Posts tagged “planning

Back in Europe

I missed this by only a week.

I missed this by only a week.

Well, I did my five-month stint and I’m now back in Europe. Sad to say but it wasn’t particularly productive, I left Chalten feeling demoralized and if I’m being totally honest I left feeling I wouldn’t go back.  The weather was too warm and too dry, there was less snow than last year and that’s saying something. Now back in Europe I check the weather and see it has snowed hard in the town! In fact, the weather reports suggest lots more snow is expected to fall.

 

 

I think I’m going to return to Chalten one more time, but I might take a couple of years out. In the mean time I’ll be doing a little work in Europe. I thought I’d add a few thoughts for anyone considering a photo trip to Chalten.

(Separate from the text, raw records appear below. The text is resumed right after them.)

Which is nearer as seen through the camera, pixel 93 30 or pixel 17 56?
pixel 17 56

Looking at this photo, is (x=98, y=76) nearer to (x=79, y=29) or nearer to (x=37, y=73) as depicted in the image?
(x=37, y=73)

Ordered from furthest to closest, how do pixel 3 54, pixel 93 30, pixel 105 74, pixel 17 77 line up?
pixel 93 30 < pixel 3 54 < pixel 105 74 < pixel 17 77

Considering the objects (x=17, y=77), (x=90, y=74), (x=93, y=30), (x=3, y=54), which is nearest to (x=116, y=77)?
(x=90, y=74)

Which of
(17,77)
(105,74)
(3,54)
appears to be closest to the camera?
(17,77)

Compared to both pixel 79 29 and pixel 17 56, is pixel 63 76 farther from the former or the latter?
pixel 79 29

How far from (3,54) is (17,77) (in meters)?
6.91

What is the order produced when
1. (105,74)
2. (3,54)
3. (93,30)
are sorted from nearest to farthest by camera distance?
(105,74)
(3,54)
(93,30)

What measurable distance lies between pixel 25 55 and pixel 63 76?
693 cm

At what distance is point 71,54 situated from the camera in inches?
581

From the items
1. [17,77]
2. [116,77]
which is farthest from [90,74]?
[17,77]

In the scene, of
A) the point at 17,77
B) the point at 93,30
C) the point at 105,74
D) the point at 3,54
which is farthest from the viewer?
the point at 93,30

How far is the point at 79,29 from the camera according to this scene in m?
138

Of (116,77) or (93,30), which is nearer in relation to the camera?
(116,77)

Do’s and Dont’s in Los Glaciers National Park

  • If booking onto a workshop make sure the guide is hiring a local guide, without one you will be asked to leave the park, Full details below.
  • Local guides are not allowed to take people off the trail.  The rules are bent slightly but you will not be allowed access to all areas.
  • Check the weather, then pay no attention to it. Seriously check the weather, but it’s frequently inaccurate. I’m fond of saying that the only way you will guarantee you won’t get a shot is if you don’t go to the mountains.
  • I use Wind Guru to get my weather reports, it’s wise to check the weather for the ice field as well as the town and even the weather to the east.
  • Google Earth is invaluable for all photographic planning, as are star finding apps like PhotoPills
  • Chip and Pin bank cards usually don’t work in Chalten, so take U.S dollars.
  • Bring some food from home, El Chalten has a miserable choice of food, trekking food is especially hard to come by.
  • Learn a little basic Spanish, locals tend to speak a bit of English, but as with any travel experience, it helps to make the effort.
  • Try to learn the names of other mountains, the climbing history is fascinating.
  • When leaving Chalten it’s possible to get the bus from the big hostel Rancho Grande, this saves you lugging all your kit to the bus station.
  • There is a gas station, it’s just south of the ranger station and looks like a shipping container.
  • You can buy most camp necessities in Chalten, gas is available for stoves such as JetBoil, also White Gas.
  • Wifi is improving, in the more expensive hotels, it actually works.
  • Never start a fire in the park and camp only in recognized camp sites.
  • Don’t go to remote areas of the park on your own, remember there is no helicopter rescue.
  • It’s fine to drink water from the streams, the one exception is the trek to Pliegue del Tumbado due to cattle.
  • Be respectful of other photographers, April is getting really busy, just because you’re on a paying workshop does not give you the right to tell me to move out of your way. (It happens!)
  • If you’re asked by a park official if you’re selling your photographs or if you’re a professional explain your situation. They will allow you some leeway, you’re not allowed to photograph commercially without a permit. This means you can’t take photographs that will end up in, for example, an advertising campaign.
  • Chalten is almost free of crime, none the less it pays to be careful. I’d be wary of leaving valuables unattended especially during festival times when visitors arrive from out of town.